Since you probably don't want the clients of your loader to see and possibly mess with the properties I just suggested you should add, you can declare them in a class continuation.
I have an application with 2 components: a desktop application that users interact with, and a background process that can be enabled from the desktop application. Once the background process is enabled, it will run as a user launch agent independently of the desktop app.
However, what I'm wondering is what to do when the user disables the background process. At this point I want to stop the background process but I'm not sure what the best approach is. The 3 options that I see are:
Use the 'kill' command.
Direct, but not reliable and just seems somewhat "wrong".
Use an NSMachPort to send an exit request from the desktop app to the background process.
This is the best approach I've thought of but I've run into an implementation problem (I'll be posting this in a separate query) and I'd like to be sure that the approach is right before going much further.
Something else???
Thank you in advance for any help/insight that you can offer.
The daemon could handle quit apple events or listen on a CFMessagePort.
If you use signals you should handle the signal, probably SIG_QUIT, that is sent instead of just letting the system kill your process.
If you have cleanup that may take a while, use something other than signals. If you are basically just calling exit, then signals are fine.
If you already have a CFRunLoop going then use CFMessagePort. If you are already handling apple events than handle quit.
CFMessagePort is a wrapper around CFMachPort that provides a name and some other conveniences. You can also use the NS wrappers for either.

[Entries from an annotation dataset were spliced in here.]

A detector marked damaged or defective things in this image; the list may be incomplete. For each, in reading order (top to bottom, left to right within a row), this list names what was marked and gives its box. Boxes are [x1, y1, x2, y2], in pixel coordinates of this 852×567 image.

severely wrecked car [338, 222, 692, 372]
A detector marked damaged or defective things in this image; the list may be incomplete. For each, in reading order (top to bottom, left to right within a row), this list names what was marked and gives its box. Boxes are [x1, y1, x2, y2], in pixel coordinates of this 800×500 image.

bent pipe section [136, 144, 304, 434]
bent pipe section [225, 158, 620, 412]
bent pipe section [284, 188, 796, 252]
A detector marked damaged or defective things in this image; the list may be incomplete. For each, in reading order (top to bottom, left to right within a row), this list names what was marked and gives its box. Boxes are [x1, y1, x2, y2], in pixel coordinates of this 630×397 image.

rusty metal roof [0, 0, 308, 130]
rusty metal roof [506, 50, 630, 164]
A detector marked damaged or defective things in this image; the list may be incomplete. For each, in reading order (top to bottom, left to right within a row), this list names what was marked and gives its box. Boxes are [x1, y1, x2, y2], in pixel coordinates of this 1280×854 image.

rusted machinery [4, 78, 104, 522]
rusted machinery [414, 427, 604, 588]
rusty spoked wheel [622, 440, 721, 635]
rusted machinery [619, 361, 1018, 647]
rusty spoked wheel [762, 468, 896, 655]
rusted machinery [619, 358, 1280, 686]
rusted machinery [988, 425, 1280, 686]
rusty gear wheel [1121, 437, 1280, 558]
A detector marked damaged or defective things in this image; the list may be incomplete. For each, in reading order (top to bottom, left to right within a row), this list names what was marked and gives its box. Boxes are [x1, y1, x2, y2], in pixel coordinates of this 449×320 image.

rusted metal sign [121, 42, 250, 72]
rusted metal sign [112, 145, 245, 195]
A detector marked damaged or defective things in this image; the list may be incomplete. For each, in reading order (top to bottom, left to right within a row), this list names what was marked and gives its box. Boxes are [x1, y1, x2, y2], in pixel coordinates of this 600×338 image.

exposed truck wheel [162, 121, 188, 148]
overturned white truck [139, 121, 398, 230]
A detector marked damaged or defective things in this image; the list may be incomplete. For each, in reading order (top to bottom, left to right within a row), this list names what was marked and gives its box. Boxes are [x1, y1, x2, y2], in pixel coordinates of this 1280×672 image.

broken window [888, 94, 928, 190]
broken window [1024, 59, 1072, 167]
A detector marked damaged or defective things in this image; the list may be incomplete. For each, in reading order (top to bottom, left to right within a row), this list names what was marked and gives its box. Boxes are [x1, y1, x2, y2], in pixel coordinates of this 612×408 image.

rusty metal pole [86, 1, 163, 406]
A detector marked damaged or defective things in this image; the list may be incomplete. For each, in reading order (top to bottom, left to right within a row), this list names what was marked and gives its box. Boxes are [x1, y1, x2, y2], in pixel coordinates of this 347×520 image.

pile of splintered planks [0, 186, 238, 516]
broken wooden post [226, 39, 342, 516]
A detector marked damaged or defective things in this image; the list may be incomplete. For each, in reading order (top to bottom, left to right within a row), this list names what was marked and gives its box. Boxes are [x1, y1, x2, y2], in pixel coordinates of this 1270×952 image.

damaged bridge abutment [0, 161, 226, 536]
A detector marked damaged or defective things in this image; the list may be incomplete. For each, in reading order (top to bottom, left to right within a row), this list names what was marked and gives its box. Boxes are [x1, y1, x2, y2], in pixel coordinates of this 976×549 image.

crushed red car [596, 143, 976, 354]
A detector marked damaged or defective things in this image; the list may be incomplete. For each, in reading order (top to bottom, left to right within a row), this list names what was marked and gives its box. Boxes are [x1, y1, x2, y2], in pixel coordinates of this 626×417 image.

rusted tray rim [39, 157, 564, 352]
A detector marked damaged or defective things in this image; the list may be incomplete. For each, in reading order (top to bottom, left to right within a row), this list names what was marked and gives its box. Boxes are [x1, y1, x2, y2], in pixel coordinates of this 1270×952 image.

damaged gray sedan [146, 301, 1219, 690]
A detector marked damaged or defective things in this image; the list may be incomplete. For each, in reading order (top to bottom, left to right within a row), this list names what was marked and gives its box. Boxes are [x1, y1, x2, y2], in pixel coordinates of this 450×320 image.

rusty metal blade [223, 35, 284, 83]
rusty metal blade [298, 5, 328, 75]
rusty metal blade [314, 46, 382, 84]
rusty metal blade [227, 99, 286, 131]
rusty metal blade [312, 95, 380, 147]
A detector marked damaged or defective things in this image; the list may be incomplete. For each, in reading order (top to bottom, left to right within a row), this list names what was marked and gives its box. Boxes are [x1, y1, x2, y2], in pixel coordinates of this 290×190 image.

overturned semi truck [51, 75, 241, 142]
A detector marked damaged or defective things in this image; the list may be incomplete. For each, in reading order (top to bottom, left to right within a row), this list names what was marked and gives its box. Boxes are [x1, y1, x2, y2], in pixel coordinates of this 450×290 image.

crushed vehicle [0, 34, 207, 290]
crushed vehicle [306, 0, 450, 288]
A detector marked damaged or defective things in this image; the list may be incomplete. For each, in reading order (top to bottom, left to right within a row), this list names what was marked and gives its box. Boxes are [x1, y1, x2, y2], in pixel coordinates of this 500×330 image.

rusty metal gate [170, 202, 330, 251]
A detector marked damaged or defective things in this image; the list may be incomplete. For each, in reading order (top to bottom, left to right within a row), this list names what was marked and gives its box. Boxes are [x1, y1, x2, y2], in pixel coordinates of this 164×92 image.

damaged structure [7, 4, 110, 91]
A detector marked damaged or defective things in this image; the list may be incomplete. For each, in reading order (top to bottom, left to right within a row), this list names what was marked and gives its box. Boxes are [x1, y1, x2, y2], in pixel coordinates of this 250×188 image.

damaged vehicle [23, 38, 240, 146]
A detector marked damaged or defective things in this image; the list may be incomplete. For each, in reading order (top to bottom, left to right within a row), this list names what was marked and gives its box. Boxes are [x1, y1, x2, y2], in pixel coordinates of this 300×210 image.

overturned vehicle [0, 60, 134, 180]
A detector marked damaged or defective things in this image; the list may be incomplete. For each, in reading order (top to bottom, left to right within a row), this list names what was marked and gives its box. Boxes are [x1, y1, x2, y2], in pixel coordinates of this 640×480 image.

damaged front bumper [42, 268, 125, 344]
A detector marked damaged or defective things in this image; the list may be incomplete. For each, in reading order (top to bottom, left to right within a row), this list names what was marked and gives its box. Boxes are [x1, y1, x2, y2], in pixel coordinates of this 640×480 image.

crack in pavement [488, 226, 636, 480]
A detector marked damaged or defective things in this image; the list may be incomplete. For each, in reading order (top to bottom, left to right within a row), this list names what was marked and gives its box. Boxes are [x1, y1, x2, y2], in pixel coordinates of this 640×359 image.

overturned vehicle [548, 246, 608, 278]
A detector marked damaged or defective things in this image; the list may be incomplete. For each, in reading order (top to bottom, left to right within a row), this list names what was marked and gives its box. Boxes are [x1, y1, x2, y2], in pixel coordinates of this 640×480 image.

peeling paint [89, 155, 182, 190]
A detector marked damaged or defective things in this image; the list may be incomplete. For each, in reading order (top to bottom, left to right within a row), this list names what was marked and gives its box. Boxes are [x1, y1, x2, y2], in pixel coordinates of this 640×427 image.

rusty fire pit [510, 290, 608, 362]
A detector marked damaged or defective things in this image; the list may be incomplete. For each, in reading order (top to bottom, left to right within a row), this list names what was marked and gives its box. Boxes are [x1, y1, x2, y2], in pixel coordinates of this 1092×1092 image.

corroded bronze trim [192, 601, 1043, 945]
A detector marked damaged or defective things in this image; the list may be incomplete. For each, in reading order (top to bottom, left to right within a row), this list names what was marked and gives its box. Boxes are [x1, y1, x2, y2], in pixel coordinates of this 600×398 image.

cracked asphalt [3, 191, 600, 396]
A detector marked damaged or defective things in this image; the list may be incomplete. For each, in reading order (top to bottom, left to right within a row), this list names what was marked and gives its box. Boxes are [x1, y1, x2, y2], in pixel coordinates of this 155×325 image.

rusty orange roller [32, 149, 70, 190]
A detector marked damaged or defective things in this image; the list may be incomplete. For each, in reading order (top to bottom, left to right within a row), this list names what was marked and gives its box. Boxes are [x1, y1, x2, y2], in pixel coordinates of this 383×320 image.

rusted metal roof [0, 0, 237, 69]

I found an easier way to do this using an NSConnection object. I created a very simple ExitListener object with this header:
#interface ExitListener : NSObject {
BOOL _exitRequested;
NSConnection *_connection;
}
#property (nonatomic, assign) BOOL exitRequested;
- (void)requestExit;
#end
and this implementation:
#implementation ExitListener
#synthesize exitRequested = _exitRequested;
// On init we set ourselves up to listen for an exit
- (id)init {
if ((self = [super init]) != nil) {
_connection = [[NSConnection alloc] init];
[_connection setRootObject:self];
[_connection registerName:#"com.blahblah.exitport"];
}
return self;
}
- (void)dealloc {
[_connection release];
[super dealloc];
}
- (void)requestExit {
[self setExitRequested:YES];
}
#end
To setup the listener, the background process simply allocates and inits an instance of the ExitListener. The desktop application then asks the background process to exit by making this call:
- (void)stopBackgroundProcess {
// Get a connection to the background process and ask it to exit
NSConnection *connection = [NSConnection connectionWithRegisteredName:#"com.blahblah.exitport" host:nil];
NSProxy *proxy = [connection rootProxy];
if ([proxy respondsToSelector:#selector(requestExit)]) {
[proxy performSelector:#selector(requestExit)];
}
}
Using NSMachPorts directly seemed to lead to far more problems in registering and obtaining references. I found that NSConnection is the simplest way to create a basic communication channel for the sort of situation that I needed to solve.